Conclusion on whether there is a substantial dispute as to by which entity the outstanding invoice is owed?
[73] In my view HerdBuilder has established, by a narrow of margin, an arguable case that there is a substantial dispute as to whether the debt on which the statutory demand is based is owed by HerdBuilder or the Limited Partnership. This issue needs to be dealt with following discovery and a trial where evidence will no doubt confirm whether there had in fact been an implied novation of the contractual arrangements from HerdBuilder to the Limited Partnership by a course of conduct of AsureQuality from January 2021 to March 2022. My reasons for this view are:
(a)Mr Fitzgerald has made much of the fact that invoicing the Limited Partnership as part of the same group of companies as HerdBuilder cannot objectively be taken as evidence of any novation of the contractual arrangements. However, there are more factors which support the argument than just the issuing of invoices:
(i)HerdBuilder notified AsureQuality in December 2020 that the operation of exporting had been transferred to the Limited Partnership and details of its new Inland Revenue number, Companies Office number and bank accounts were provided to AsureQuality. While AsureQuality responded by requiring a credit application to be completed, which may have led to
personal guarantees being required, AsureQuality did not just invoice the Limited Partnership but arguably began providing the services to the Limited Partnership (for example, by processing documentation in relation to the consignments which clearly identified the Limited Partnership as the exporter);
(ii)documentation relating to consignments in the Limited Partnership’s name was accepted and in some cases signed by AsureQuality (for example, the zoosanitary certificates) over a considerable period of time without any issue being raised by AsureQuality.

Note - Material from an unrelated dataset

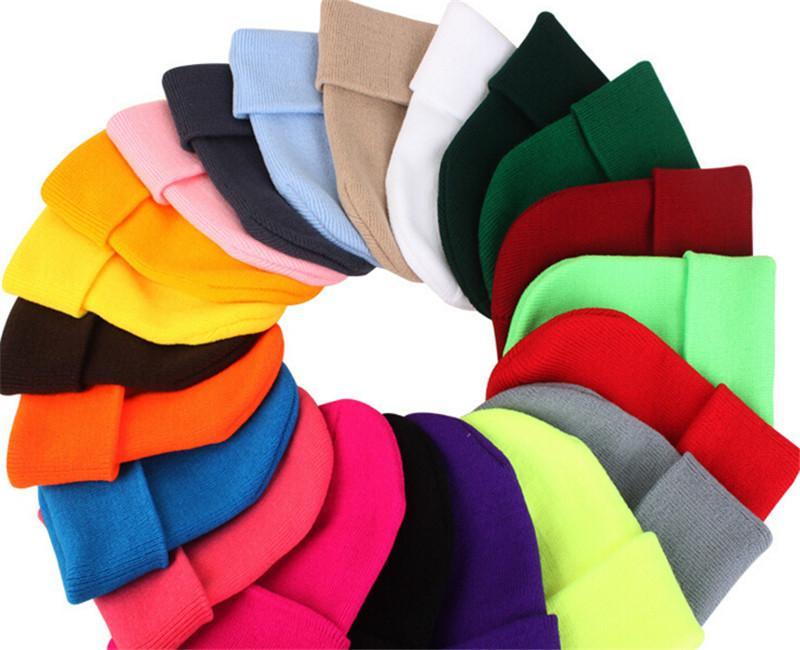 2020 Yeni Klasik Erkek Bayanlar Bayan Slouch Beanie Örme Boy Beanie Kafatası Şapka Kapaklar Severler Kintted Kap Katı Beanie Kapaklar 23 Renkler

(b)There is some evidence that AsureQuality, albeit accounts department personnel, accepted the transfer of the account to the Limited Partnership. Discovery should shed light on the extent to which HerdBuilder’s argument that there had effectively been a novation of the account to the Limited Partnership, and waiver by AsureQuality of non-compliance with its requirements to transfer the account by its conduct can ultimately be supported.

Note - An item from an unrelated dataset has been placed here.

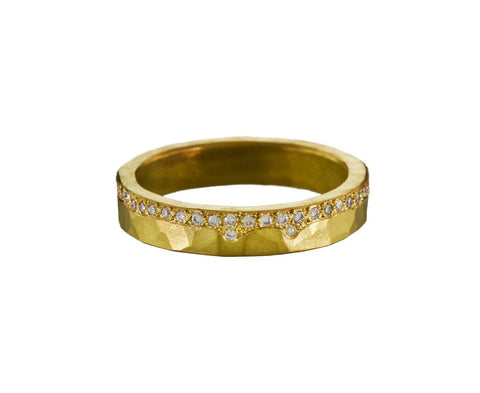 Diamond Edged Flat Band - TWISTonline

(c)While Mr Fitzgerald has pointed to the consignment agreements continuing to be issued to HerdBuilder with HerdBuilder’s reference number, Mr Mora has demonstrated an arguable case that the documentation was not being scrutinised particularly closely by either party and was often being issued after the consignments had already been completed some weeks or months prior. Consequently, limited weight can be placed on this documentation as evidence HerdBuilder was unambiguously continuing to confirm the ongoing contractual relationship remaining with HerdBuilder by signing these consignment agreements.
[74] Accordingly, the statutory demand should be set aside under s 290(4)(a) of the Act.
[75] While not necessary to decide this judgment, briefly I turn to consider the second argument put forward on behalf of the plaintiff that the dispute regarding the correct debtor entity should be resolved under the disputes clause in the agreement and the statutory demand should be set aside under s 290(4)(c) of the Act on that basis.
Whether the parties are contractually obliged to follow the dispute resolution process in the agreement and the statutory demand should be set aside on that basis under s 290(4)(c) of the Act?
[76] Mr Mora submits that AsureQuality was obliged to follow the dispute process contained in cl 11 of the agreement and the agreement defines a “dispute” as follows:
“Dispute” means any dispute, difference or question between the parties arising out of or in connection with this Agreement.
[77] Mr Mora submits that between 15 August 2022 and 3 October 2022 AsureQuality became fully aware of HerdBuilder’s position that the correct entity in respect of the outstanding invoice was the Limited Partnership and that, once AsureQuality disputed HerdBuilder’s position, the correct process under the agreement was for AsureQuality to issue a dispute notice pursuant to cl 11.1 of the agreement.
[78] Mr Mora submits that if the dispute was unable to be resolved within 20 business days, then pursuant to cl 11.2 of the agreement the parties were obligated to attend mediation and, in the event mediation was unsuccessful, the parties were obligated to attend arbitration. He therefore submits that AsureQuality has acted in error in issuing the statutory demand against HerdBuilder when, on AsureQuality’s own argument, the outstanding invoice was subject to the agreement and therefore the dispute resolution process in the agreement.
[79] Mr Fitzgerald, on the other hand, submits that the dispute resolution provisions in the agreement do not affect the operation of s 290(4)(a) of the Act or the statutory demand for the following reasons:
(a)Neither party has served the other with a dispute notice under the dispute resolution provisions in the agreement, and accordingly the dispute resolution process had not been engaged when the statutory
demand was served or any time since. He submits the mere existence of the dispute resolution provisions cannot be grounds to set aside the statutory demand.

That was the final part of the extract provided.